How to support a friend dealing with infertility

If you know someone struggling with infertility, thank you for considering what it might be like to walk in their shoes. That’s why you’re reading this. You’re trying to empathize and be a supportive friend. Thank you. Your friend who’s experiencing infertility is going through a tender time and it’s common for friendships to be strained. It’s likely a time of crisis while they try to have a baby and your support and understanding could make a world of difference.

This article by Julie Gallagher published in The Lily, which I had the pleasure of contributing to, provides an in-depth look at how to support your infertile friend. The piece also includes the unique crisis for women of colour and Black women facing infertility. Below is the cheatsheet (from a White settler’s perspective) for what it’s like to experience infertility and what to say to a friend dealing with infertility.

What you can do:

  1. Educate yourself about infertility. Then, consider offering to have an honest conversation with your friend about their experience. They may not be ready to talk now or ever and that’s OK.
  2. Listen. Don’t tell them Just adopt or that if they relax or try XYZ that they’ll get and stay pregnant.
  3. Ask if they need anything. If they’re going through treatment, consider offering: to take them to and from appointments, to pick up medication and to drop off meals.
  4. Accept their decline to be social. Baby showers and gender/sex reveal parties may be especially triggering and a reason they won’t join in or might only join briefly.
  5. If you’re announcing your own pregnancy publicly or to a group, consider telling your friend ahead of time one-on-one.
  6. Avoid only talking about the positive side of what they’re going through. Instead, allow them to express their concerns and fears. (Unless they request to only give a positive response!)
  7. Don’t say jokingly ‘You can have my kids.’

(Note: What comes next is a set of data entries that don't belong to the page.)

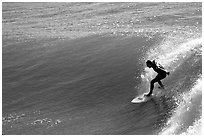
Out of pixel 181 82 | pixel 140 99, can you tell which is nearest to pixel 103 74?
pixel 140 99

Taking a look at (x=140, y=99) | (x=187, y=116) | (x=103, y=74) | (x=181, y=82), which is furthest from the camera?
(x=103, y=74)

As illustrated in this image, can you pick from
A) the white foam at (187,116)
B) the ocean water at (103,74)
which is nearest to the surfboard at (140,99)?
the ocean water at (103,74)

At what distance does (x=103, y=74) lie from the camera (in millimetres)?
22391

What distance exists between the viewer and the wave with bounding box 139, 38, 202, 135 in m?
14.7

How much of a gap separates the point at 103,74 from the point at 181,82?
5.64m

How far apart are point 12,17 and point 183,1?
73.0ft

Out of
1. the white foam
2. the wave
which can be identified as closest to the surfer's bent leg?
the wave

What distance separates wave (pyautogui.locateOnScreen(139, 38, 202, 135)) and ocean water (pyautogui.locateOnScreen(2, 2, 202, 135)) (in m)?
0.04

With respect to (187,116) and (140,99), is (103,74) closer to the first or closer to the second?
(140,99)

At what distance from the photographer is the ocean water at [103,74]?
1650cm

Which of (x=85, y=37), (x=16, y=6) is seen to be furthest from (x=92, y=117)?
(x=16, y=6)

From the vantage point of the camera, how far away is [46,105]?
19953mm

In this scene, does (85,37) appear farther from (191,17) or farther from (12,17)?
(12,17)

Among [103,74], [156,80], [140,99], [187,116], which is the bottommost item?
[187,116]
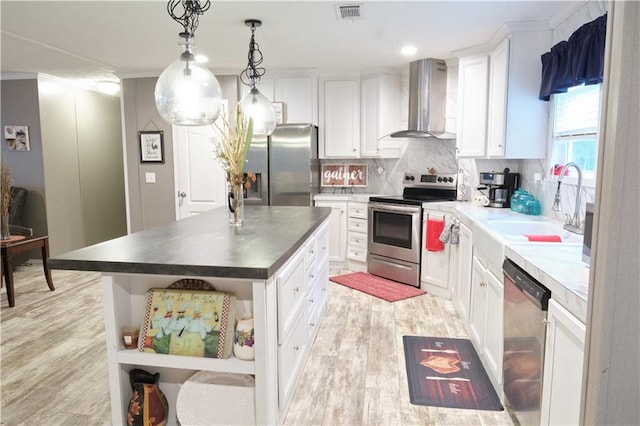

Why infertility is so challenging

Trying to have a baby and it not happening with a set of criteria (time, opportunities for insemination) leads to individuals or couples being diagnosed as infertile and is considered a disease according to the World Health Organization

Studies have revealed the emotional anguish that people experiencing infertility and undergoing treatment it can be comparable to going through cancer. That anguish can be uniquely experience by LGBQT+ individuals and couples who are infertile due to circumstance.

Even though infertility is a disease, treatment is often not publicly funded and a lot of insurance doesn’t cover it. But fertility treatment can be extremely expensive and can prohibit many people and couples from trying the treatment that they need to have a shot at having a baby. Even if procedures are covered, medication is often expensive. For example, IVF can by $10-20K+ including medication. If you need a donor egg or sperm or surrogacy then it can run into the $100K+ range.

Reminders of the fact that you don’t have a baby can be agonizing. This makes baby showers, 1st birthday and gender reveal parties something they may not have the mental capacity to attend or will only come briefly, especially if they just had a loss or other heartbreaking news. Being around your baby or children may be too painful, even though they love them dearly. This adds guilt to the already stressful situation.

It’s a time of identity crisis where you don’t know where you fit in. They want to be a parent so badly but you’re not succeeding even though they’re doing everything in their control to make it happen. There’s so much out of their control and many, many unknowns.

Infertility is time consuming and can be all consuming. There’s endless research, appointments, potential medication side effects to deal with and often other health issues that come with fertility treatment, surgeries and loss.

People experiencing infertility are often told advice that isn’t helpful and that seems to put blame on them, such as being told to relax or adopt. If relaxing helped, they would. But infertility causes stress and unhelpful advice can add to that stress.

Infertility is misunderstood and can often be considered by many infertile to be too taboo to talk about freely and especially at work. That adds shame to the list of feelings as well as isolation of feeling misunderstood because of the lack of support.